Welcome to the Crazy Moos blog! Crazy Moos is a play on words, basically trying to create a fun environment (crazy) for dairy news (moos). The overall goal of this blog is to communicate “moosworthy information” (newsworthy information) about the dairy industry and important happening on the dairy farm. Hopefully this blog will help people learn about various aspects of the dairy industry and what happens on the dairy farm. Visit regularly for new blog postings!

About Me

I am a 3rd generation dairyman in California, and our dairy farm really is a reflection of the American dream. My grandfather came to America from Europe after World War II in search of greater opportunities, and a safer place to raise a family. He came to America with hardly anything except his exceptional appreciation for hard work. My grandpa after a few years was able to start his own dairy farm and start producing high quality, nutritious milk. In the 70’s, he moved the operation to a more remote area (our current location), and started growing the herd.

Today, I am actively taking part in the farms daily responsibilities. I’m well qualified to be in the dairy industry, and consider myself pretty knowledgeable about the dairy industry having just graduating college with a degrees in dairy science, and dairy processing.

Many people today believe that the dairy industry has been taken over by large corporate farms, but a recent study done shows that most dairies are family owned. In fact, 99% of dairy farms in California are family owned and operated. My whole family is involved on the dairy. My sisters are caretakers of the baby calves, and we guys take care of the cows. There are eight kids in our family, so the dairy is definitely a family affair!

Milk is one of the world’s most nutritious natural products. So many people today are forgetting that milk is filled with many different nutrients, all combined to work in synergy together to maximize the body’s absorption of these nutrients. It’s the perfect blend of nutrients, in nature’s most natural product.

Milk, it’s a natural product, that’s naturally good for you!

- [Task 1]: Copy out the stretch of the Crazy Moos blog post from "Many people today believe" through "a family affair!".
- [Task 2]: In one to three sentences, explain why the Crazy Moos blog post says the blog carries the name "Crazy Moos."
- [Task 3]: According to the Crazy Moos blog post, what share of dairy farms in California are family owned and operated?
The records that come next have no connection to the Crazy Moos blog post.

- [Information provided]:
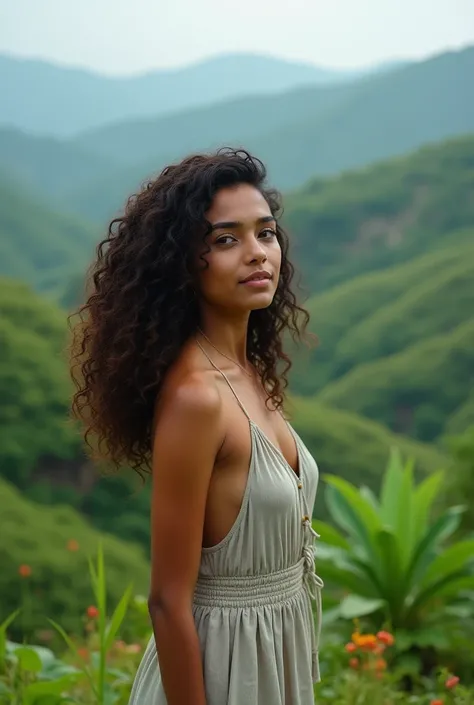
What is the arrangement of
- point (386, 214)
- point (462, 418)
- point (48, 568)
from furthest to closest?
point (386, 214) < point (462, 418) < point (48, 568)

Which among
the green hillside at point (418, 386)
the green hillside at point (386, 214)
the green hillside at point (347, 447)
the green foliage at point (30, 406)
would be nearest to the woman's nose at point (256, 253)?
the green foliage at point (30, 406)

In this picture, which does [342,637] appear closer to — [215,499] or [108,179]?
[215,499]

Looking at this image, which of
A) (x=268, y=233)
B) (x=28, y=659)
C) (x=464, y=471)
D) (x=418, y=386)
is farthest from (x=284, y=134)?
(x=268, y=233)

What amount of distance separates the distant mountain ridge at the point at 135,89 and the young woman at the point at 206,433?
1759 inches

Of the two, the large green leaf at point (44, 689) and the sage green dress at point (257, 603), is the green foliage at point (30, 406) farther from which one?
the sage green dress at point (257, 603)

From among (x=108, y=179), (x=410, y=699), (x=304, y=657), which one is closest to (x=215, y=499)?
(x=304, y=657)

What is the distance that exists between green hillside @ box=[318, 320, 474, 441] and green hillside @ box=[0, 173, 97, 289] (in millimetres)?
13548

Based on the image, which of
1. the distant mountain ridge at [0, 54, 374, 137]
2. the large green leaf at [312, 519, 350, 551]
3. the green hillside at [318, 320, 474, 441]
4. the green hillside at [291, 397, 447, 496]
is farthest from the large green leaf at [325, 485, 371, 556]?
the distant mountain ridge at [0, 54, 374, 137]

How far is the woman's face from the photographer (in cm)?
157

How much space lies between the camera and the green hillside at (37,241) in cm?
2772

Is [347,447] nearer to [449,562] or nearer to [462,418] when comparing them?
[462,418]

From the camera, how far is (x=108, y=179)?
42281 mm

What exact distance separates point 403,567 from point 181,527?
241 cm

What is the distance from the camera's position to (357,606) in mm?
3568
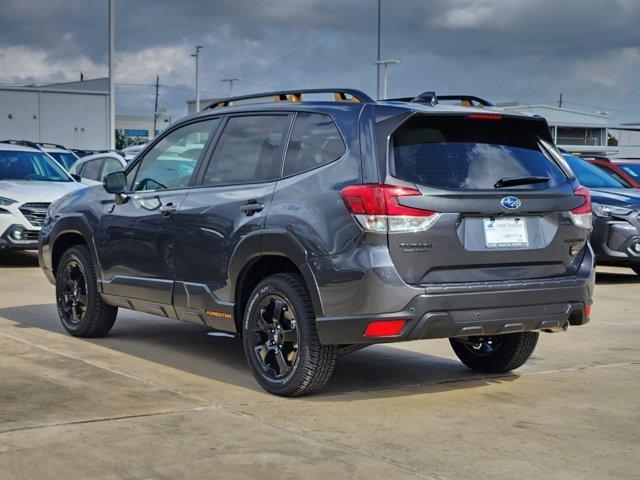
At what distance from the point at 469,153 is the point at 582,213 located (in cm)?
87

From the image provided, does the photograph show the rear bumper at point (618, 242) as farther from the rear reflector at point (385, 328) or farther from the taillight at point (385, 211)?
the rear reflector at point (385, 328)

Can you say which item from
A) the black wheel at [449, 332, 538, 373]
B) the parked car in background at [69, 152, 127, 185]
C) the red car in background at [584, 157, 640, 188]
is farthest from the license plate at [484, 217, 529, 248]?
the parked car in background at [69, 152, 127, 185]

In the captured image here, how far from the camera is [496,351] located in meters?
7.16

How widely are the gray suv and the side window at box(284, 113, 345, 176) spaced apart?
10 mm

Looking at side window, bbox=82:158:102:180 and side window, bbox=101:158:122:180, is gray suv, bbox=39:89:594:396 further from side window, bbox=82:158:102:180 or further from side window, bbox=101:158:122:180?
side window, bbox=82:158:102:180

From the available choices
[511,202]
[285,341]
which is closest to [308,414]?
[285,341]

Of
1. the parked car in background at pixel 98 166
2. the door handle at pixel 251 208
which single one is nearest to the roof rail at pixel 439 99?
the door handle at pixel 251 208

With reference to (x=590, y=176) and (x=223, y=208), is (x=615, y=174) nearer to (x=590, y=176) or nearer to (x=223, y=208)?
(x=590, y=176)

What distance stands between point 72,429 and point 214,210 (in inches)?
74.9

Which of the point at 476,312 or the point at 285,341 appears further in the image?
the point at 285,341

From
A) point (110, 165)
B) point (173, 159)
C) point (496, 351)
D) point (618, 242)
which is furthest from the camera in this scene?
point (110, 165)

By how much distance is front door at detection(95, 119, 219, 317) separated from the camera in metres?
7.22

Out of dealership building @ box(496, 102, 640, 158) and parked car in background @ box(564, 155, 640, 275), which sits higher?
dealership building @ box(496, 102, 640, 158)

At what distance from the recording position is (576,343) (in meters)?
8.62
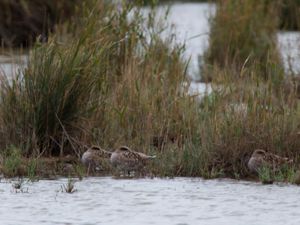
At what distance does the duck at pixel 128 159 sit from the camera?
8.46 metres

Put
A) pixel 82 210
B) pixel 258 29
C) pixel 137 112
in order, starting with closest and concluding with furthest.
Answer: pixel 82 210 < pixel 137 112 < pixel 258 29

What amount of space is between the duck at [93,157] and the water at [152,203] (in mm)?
180

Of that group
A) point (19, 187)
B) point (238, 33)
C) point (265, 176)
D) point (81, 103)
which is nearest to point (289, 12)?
point (238, 33)

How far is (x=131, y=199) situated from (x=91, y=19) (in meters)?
3.01

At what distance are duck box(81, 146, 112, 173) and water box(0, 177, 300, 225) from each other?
0.18 metres

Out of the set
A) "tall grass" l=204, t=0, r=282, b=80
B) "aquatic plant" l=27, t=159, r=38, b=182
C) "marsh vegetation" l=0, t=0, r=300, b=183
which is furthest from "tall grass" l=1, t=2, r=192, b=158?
"tall grass" l=204, t=0, r=282, b=80

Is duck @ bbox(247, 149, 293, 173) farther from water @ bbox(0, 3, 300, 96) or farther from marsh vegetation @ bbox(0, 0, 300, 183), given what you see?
water @ bbox(0, 3, 300, 96)

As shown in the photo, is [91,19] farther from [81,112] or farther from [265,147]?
[265,147]

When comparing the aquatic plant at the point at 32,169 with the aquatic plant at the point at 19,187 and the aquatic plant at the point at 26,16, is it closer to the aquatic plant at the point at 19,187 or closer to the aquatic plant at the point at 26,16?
the aquatic plant at the point at 19,187

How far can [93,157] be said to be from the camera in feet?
28.1

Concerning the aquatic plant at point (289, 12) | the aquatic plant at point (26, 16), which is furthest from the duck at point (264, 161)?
the aquatic plant at point (26, 16)

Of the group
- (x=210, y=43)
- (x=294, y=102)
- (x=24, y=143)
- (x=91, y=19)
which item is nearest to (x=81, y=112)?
(x=24, y=143)

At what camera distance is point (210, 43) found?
1526cm

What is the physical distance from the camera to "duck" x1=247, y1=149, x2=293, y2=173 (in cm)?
827
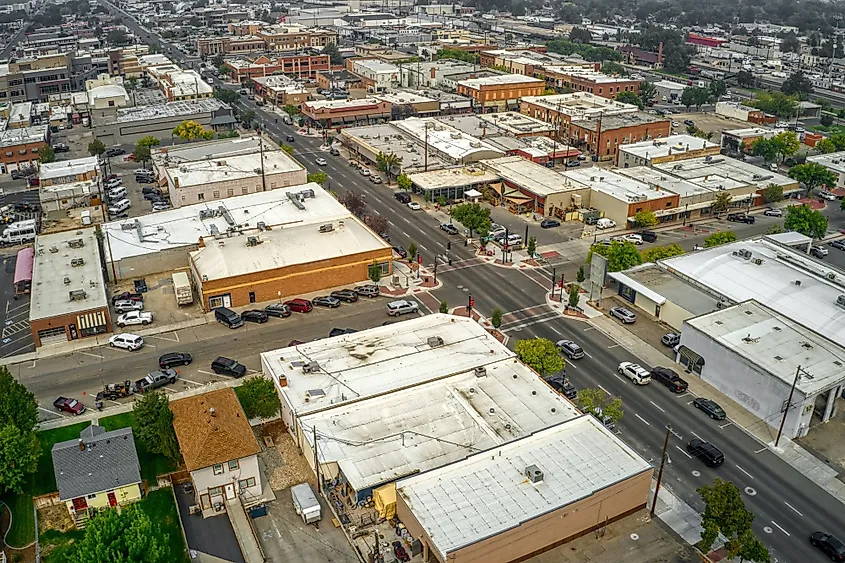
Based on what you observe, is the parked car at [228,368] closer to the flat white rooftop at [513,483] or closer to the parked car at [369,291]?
the parked car at [369,291]

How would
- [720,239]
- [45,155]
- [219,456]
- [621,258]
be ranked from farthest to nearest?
[45,155] → [720,239] → [621,258] → [219,456]

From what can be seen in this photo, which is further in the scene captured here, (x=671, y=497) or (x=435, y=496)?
(x=671, y=497)

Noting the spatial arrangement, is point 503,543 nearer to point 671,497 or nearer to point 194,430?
point 671,497

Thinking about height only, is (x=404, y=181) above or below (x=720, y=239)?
below

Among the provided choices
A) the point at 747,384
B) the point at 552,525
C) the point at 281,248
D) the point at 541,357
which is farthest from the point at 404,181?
the point at 552,525

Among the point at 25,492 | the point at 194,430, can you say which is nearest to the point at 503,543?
the point at 194,430

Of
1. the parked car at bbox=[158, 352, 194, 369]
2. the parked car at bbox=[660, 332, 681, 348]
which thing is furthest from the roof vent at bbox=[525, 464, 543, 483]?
the parked car at bbox=[158, 352, 194, 369]

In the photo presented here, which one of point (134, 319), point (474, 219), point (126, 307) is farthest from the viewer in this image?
point (474, 219)

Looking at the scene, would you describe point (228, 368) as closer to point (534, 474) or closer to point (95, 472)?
point (95, 472)
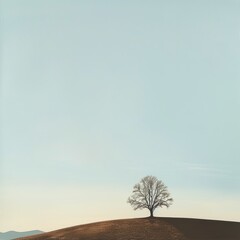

- [Exercise answer 1]:
Many people today believe that the dairy industry has been taken over by large corporate farms, but a recent study done shows that most dairies are family owned. In fact, 99% of dairy farms in California are family owned and operated. My whole family is involved on the dairy. My sisters are caretakers of the baby calves, and we guys take care of the cows. There are eight kids in our family, so the dairy is definitely a family affair!

- [Exercise answer 2]: The name is a play on words. "Crazy" stands for the fun environment the blog aims to create, and "moos" stands for dairy news.

- [Exercise answer 3]: 99% of them.